Re: Game balance (no longer really very VV-related)
From: Oerjan Ohlson <oerjan.ohlson@t...>
Date: Thu, 03 Feb 2005 22:35:26 +0100
Subject: Re: Game balance (no longer really very VV-related)
RBW wrote:
> >So, you have to ask yourself: why do you plan to use a
battle-balancing
> >points system for a campaign game, instead of designing a
campaign-economic
> >points system?
>
>Here's one reason: so that you have a diversity of fleets, which keeps
>things interesting.
But that's just the problem: unless your campaign rules are either very
carefully crafted or so simplified that they don't include either
logistics
or recon, a battle-balancing points system WON'T give you a diversity of
fleets in your campaign.
The reason for this is that the value of a ship in a campaign is NOT
identical to the value of the same ship in a one-off tactical battle.
Campaign considerations like strategic (eg.

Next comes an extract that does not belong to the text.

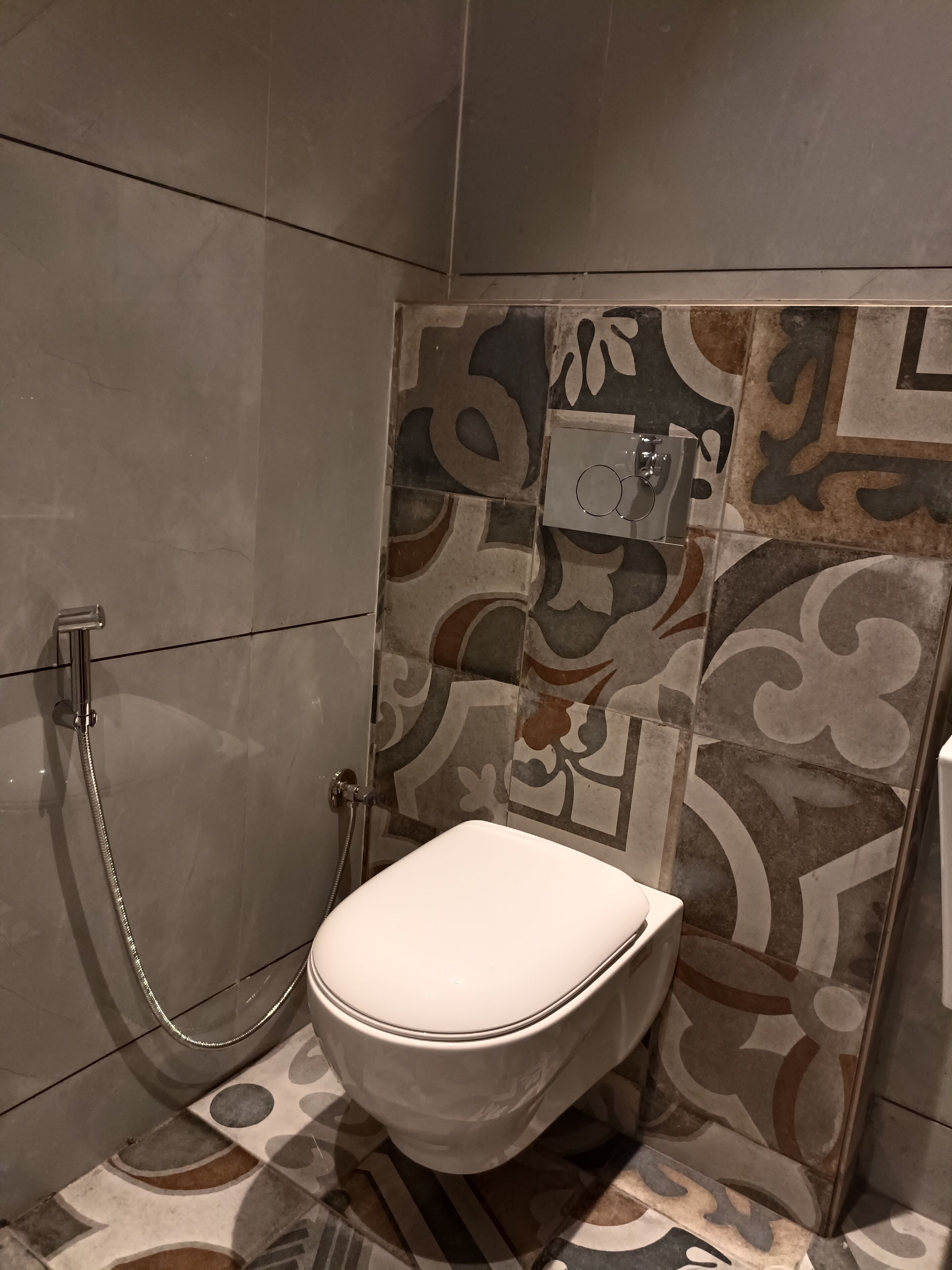 A bathroom with a toilet, a shower, and a sink. The walls are tiled with a patterned design.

FTL) speed, supply
requirements
(particularly for missile units and fighter carriers), construction
times
etc. are at least as important for the ship's value in the campaign as
its
tactical combat power is: it doesn't matter how powerful a ship is
tactically if you can't bring it to the battle, a carrier or missile
platform is useless if its fighter bays or magazines are empty, a
destroyer
flotilla available for deployment out on the frontier is far more use
than
a half-built superdreadnought in a spaceyard, and so on.
In one-off battles these campaign considerations are not a factor - the
ships participating in the one-off battle are by definition present,
they
are usually completed, usually have full magazines/fighter bays, etc. -
so
the battle-balancing points system doesn't take these campaign
considerations into account. In fact it *can't* take them into account,
because if it did take into account factors which are irrelevant in
one-off
battles it wouldn't be able to balance one-off battles at all... which
means that if those factors become *relevant* (which campaign
considerations tend to do when you play campaigns <g>), the
battle-balancing points system won't give you balanced outcomes on the
campaign level. As a result it gives you *reduced* diversity, not
increased.
Some examples are ship size in the CPV system (in campaigns small ships
are
inherently more useful than they are in tactical battles simply because
two
small ships can cover twice as many places as a single large one), or
the
cost of fighters and missiles (which in a campaign are likely to cause
significant extra costs in logistics, either economic or strategic, that
beams etc. don't have to pay).
>Assume for the sake of argument that we have a points system that's
>perfectly balanced for tactical combat (TPV), and a points system that
>reflects some sort of "real" economic production cost (EPV); and that
>these systems are not identical. Why would anyone build any sort of
>ship other than that with the highest TPV/EPV ratio?
Because in a campaign, it is the ship's *strategic* value (let's call
this
SPV) which is important - and as I've discussed above, TPV =|= SPV. IOW,
no
matter which of the TPV and EPV systems you use in the campaign, the
players will very quickly figure out which ship designs give them the
highest *S*PV for the TPV or EPV points :-/
Later,
Oerjan
oerjan.ohlson@telia.com
"Life is like a sewer.
What you get out of it, depends on what you put into it."